I just now looked back at my notes, and my treatment for babesiosis was two antibiotics at the same time:
Mepron and Zithromax.
I had no problems with them at all, and I tend to be fairly sensitive to meds etc. Hope that helps!
I had a message ready to send you, but hit the wrong key or something. Ooops. But if you see some fragment of a message ... it was me. (I'm not a fan of this new page format. Can you tell?! Ha.)
The message was to say hang on, and consider getting a quiet second opinion from a different MD at some point if you think another view of the whole history and situation may be helpful. You've been through a lot already, so that makes clear you are strong and resolved to beating the bugz. You can do it -- sending you all good wishes -- and please keep us posted. We'll be here by the campfire -- J.
I was diagnosed with Lyme and babesiosis at the same time. The doc treated me first with oral antibiotics against babesia, and then when that was done (I don't remember exactly how long it took, but less than ~6 months I think), then I was treated for Lyme, also with oral antibiotics. The Lyme treatment took maybe a bit longer, like 8 months or so? It was about ten years ago, and memory fades.
btw I'm not in remission: I am entirely well about 9 years out, with clear tests and no problems, symptoms or recurrences at all. Same is true of someone else in my family who was treated at the same time for the same infections.
I was kind of worn out for maybe another six months after the meds were finished, but the recovery is so gradual as the body rebuilds that it's hard to say how long recovery took. I have thought that those who have continued symptoms after treatment is done may simply have not been properly diagnosed and/or fully treated because docs are trained that bacteria all run on the same treatment schedule.
The docs who don't *really* understand Lyme strike me as going by the book, and when 'X' months of antibiotics are finished, then the patient is therefore Officially Cured with a capital C no matter how lousy they feel.
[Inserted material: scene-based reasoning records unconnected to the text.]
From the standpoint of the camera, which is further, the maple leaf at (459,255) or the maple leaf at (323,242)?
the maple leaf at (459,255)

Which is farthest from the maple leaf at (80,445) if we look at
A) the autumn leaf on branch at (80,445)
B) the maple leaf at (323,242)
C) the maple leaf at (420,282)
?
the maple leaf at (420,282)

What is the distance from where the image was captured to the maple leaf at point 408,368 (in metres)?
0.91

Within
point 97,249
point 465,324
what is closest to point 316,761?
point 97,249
Lyme reproduces verrrry slowly compared to most other bacteria, so the opportunities for the human immune system to breach the cell wall and wipe out the Lyme bacteria are relatively far apart, compared to most other bacterial infections. My treatment for each infection (first babesia, then Lyme) took about a total of nine months of antibiotics, first one and then the other, then another 6 months or more to gradually be my old self again.
Docs and patients both are accustomed to a couple weeks of abx for other ailments, and then you're good to go ... but Lyme just doesn't play that way, and needing different meds for each infection ~doubles the treatment time. One thing that really bugs me is the term 'post-Lyme syndrome' -- when the treatment is officially stopped because the calendar says so, but the patient continues to have symptoms. I can understand fatigue etc., but when someone still has the same Lyme etc. symptoms as before treatment ... I'd want to know if treatment was long enough and with the right meds. Non-LLMD docs have, it seems to me, been treating Lyme like a regular old bacterial infection instead of the behemoth that it is.
This is a long way to say ... each treatment runs on its own time schedule, and each infection does the same. There has been a good deal of confusion about Lyme in assuming all bacteria operate at the same speed, but it just ain't so. Then the final insult is to tell an inadequately treated patient that s/he has 'post-Lyme syndrome' with symptoms that aren't realllllly still Lyme but just feel that way ... well, that just doesn't wash, but it's where much of so-called mainstream medicine was when my family voyaged through Lyme and babesis. I hope the situation has improved by now.
End of rant. If there's anything useful I can convey, let me know. Take care!